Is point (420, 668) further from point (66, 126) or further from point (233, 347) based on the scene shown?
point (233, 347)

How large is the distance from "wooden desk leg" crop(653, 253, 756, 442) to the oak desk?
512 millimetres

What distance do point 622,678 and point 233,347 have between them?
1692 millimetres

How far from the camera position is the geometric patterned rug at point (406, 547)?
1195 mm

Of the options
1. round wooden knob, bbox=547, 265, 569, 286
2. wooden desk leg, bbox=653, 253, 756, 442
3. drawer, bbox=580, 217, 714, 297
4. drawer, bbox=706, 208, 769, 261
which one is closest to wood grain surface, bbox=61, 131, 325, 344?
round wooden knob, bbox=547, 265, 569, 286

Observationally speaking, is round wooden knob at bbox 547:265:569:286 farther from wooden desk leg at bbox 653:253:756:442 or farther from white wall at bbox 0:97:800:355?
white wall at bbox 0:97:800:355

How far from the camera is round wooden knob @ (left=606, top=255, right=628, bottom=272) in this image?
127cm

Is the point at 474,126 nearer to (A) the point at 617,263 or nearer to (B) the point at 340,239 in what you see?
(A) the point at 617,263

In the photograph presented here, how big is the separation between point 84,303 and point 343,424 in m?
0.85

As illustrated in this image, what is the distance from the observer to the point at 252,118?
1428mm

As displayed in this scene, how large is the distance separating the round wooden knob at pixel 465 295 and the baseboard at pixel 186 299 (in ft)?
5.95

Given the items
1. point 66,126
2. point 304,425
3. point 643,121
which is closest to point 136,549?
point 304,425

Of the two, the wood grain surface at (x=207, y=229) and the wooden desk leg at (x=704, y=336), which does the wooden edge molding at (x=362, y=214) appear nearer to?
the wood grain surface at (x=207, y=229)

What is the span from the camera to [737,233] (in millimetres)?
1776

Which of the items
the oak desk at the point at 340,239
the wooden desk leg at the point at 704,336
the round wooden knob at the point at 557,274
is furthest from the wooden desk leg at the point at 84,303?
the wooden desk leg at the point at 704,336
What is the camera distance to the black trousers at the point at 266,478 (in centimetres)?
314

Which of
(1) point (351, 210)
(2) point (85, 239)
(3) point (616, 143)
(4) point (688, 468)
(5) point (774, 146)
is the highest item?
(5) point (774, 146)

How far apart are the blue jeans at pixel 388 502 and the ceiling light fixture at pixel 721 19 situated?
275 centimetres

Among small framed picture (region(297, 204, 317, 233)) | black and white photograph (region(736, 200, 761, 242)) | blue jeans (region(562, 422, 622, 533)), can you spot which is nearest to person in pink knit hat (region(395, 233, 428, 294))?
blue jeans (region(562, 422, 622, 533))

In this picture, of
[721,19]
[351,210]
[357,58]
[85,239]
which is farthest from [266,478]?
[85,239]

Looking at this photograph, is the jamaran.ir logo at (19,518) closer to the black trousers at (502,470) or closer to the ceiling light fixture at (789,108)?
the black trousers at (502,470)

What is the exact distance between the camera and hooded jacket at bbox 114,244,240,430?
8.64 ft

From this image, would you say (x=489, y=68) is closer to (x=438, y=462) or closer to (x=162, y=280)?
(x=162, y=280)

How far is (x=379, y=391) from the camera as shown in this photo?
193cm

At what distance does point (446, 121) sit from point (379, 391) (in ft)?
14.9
+++
▶ The problem
Please extract exactly, and only, the lines from the line containing "As displayed in" through the last line of the records.

▶ The result
As displayed in this scene, how large is the distance separating the round wooden knob at pixel 465 295 and the baseboard at pixel 186 299 (in ft)?
5.95

Given the items
1. point 66,126
2. point 304,425
3. point 643,121
which is closest to point 136,549?
point 304,425

Of the two, the wood grain surface at (x=207, y=229) and the wooden desk leg at (x=704, y=336), which does the wooden edge molding at (x=362, y=214) appear nearer to?
the wood grain surface at (x=207, y=229)

What is the span from the camera to [737,233] (in millimetres)?
1776

Which of the items
the oak desk at the point at 340,239
the wooden desk leg at the point at 704,336
the round wooden knob at the point at 557,274
is furthest from the wooden desk leg at the point at 84,303?
the wooden desk leg at the point at 704,336
What is the camera distance to the black trousers at the point at 266,478 (in centimetres)?
314

Which of
(1) point (351, 210)
(2) point (85, 239)
(3) point (616, 143)
(4) point (688, 468)
(5) point (774, 146)
is the highest item?
(5) point (774, 146)

How far apart are the blue jeans at pixel 388 502 and the ceiling light fixture at pixel 721 19 situated?
275 centimetres

Among small framed picture (region(297, 204, 317, 233)) | black and white photograph (region(736, 200, 761, 242)) | blue jeans (region(562, 422, 622, 533)), can you spot which is nearest to person in pink knit hat (region(395, 233, 428, 294))?
blue jeans (region(562, 422, 622, 533))

In this picture, of
[721,19]
[351,210]
[357,58]
[85,239]
which is farthest from [266,478]?
[85,239]

Looking at this photograph, is the jamaran.ir logo at (19,518) closer to the black trousers at (502,470) or closer to the ceiling light fixture at (789,108)?
the black trousers at (502,470)

What is the exact distance between the camera and hooded jacket at bbox 114,244,240,430?
8.64 ft

From this image, would you say (x=489, y=68) is closer to (x=438, y=462) or closer to (x=162, y=280)?
(x=162, y=280)

How far is (x=379, y=391) from the camera as shown in this photo?
193cm

At what distance does point (446, 121) sit from point (379, 391) (in ft)?
14.9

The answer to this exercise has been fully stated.